The Basics About Family Mediation

Family mediation is a voluntary process, where a neutral mediator supports family members to make decisions, often but not always in the context of separation or divorce. Family mediation can also be used to resolve parenting issues, and to develop cohabitation agreements or marriage contracts.

    • Mediation is voluntary: Mediation is a process to negotiate your own agreement with support and assistance.
    • The mediator is neutral and impartial: In mediation, the mediator helps you and your former spouse articulate needs and concerns, assists in identifying options, and supports both spouses in creating an agreement. The mediator does not take sides.

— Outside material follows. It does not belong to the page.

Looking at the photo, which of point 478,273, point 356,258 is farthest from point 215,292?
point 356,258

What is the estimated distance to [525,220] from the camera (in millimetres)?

    • Mediation helps parents focus on children’s best interests:  In family mediation, the mediator will help parents have meaningful conversations about what arrangements will be best for their children once they are living in two households.
    • Mediation is confidential: At Bluewater Mediation, all mediation is conducted on a confidential basis. This means that anything said cannot be used in Court or other proceedings. In addition, the mediator cannot ordinarily be called upon later to testify in a court proceeding about what happened at the mediation or to disclose any documents that may have been prepared in the mediation. Those entering mediation sign an agreement at the beginning of the process that sets out terms with respect to confidentiality.
    • Mediation is cost-effective: While the mediator cannot guarantee that you will reach agreement, However, for most people, mediation is significantly more cost effective than proceeding in Court, or than traditional negotiation between lawyers.
    • Mediation of some but not all issues: You can choose to take some issues to mediation rather than all. For example, you could decide to mediate issues related to parenting, while addressing financial or other issues in the court process, or visa versa.
    • Mediation requires good faith and full disclosure: The family mediation process requires that participants make a commitment to proceeding in good faith and to sharing all relevant information related to finances and other issues.
  • The mediator does not provide legal advice: The mediator facilitates a process where you and your spouse make a plan for your family’s future, together. The mediator does not, and cannot, provide legal advice. Before any agreement is finalized, each spouse is strongly encouraged to consult a lawyer to receive independent legal advice on the agreement. This is to ensure that each person understands his or her legal rights and is making informed decisions. Each spouse is also strongly encouraged to arrange for a legal consultation in advance of the mediation process.